Primary_df = pysqldf(Second)
Primary_df
Here is how it looks:
It’s time to create the bar charts:
trace1 = go.Bar( #create x and y axes
x=Primary_df[‘Brands’], #to use column Brands as the X axis
y=Primary_df[‘TotalWorkers’], #to use column TotalWorkers as the Y axis
name=’Total Global Workers by Nike Brands’
)
data1 = [trace1]
layout1 = go.Layout( #starting to plot a grouped bar chart
title=’Total Global Workers by Nike Brands’,
barmode=’group’
)fig = go.Figure(data=data1, layout=layout1)
py.iplot(fig, filename=’grouped-bar’)
Here is how it looks
You can change the Y axis to another column as you wish.
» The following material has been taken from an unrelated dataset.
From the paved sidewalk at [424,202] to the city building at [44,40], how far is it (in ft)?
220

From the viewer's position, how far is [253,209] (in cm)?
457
Here is an example:
trace2 = go.Bar( #Project Count by Mission Area
x=Primary_df[‘Brands’],
y=Primary_df[‘FemaleWorkers’],
name=’Average Percentage of Female Workers by Nike Brands’
)
data2 = [trace2]
layout2 = go.Layout( #starting to plot a grouped bar chart
title=’Average Percentage of Female Workers by Nike Brands’,
barmode=’group’
)fig = go.Figure(data=data2, layout=layout2)
py.iplot(fig, filename=’grouped-bar’)
Try to label different charts differently to avoid confusion and errors. It would make debugging easier as well.
That’s all I have for this post. Just some basic SQL queries and Python code to handle and visualize data with Plotly and Pandas. I still need to practice and explore more. And I urge you to do the same, if you are as inexperienced and interested in data analysis like I am.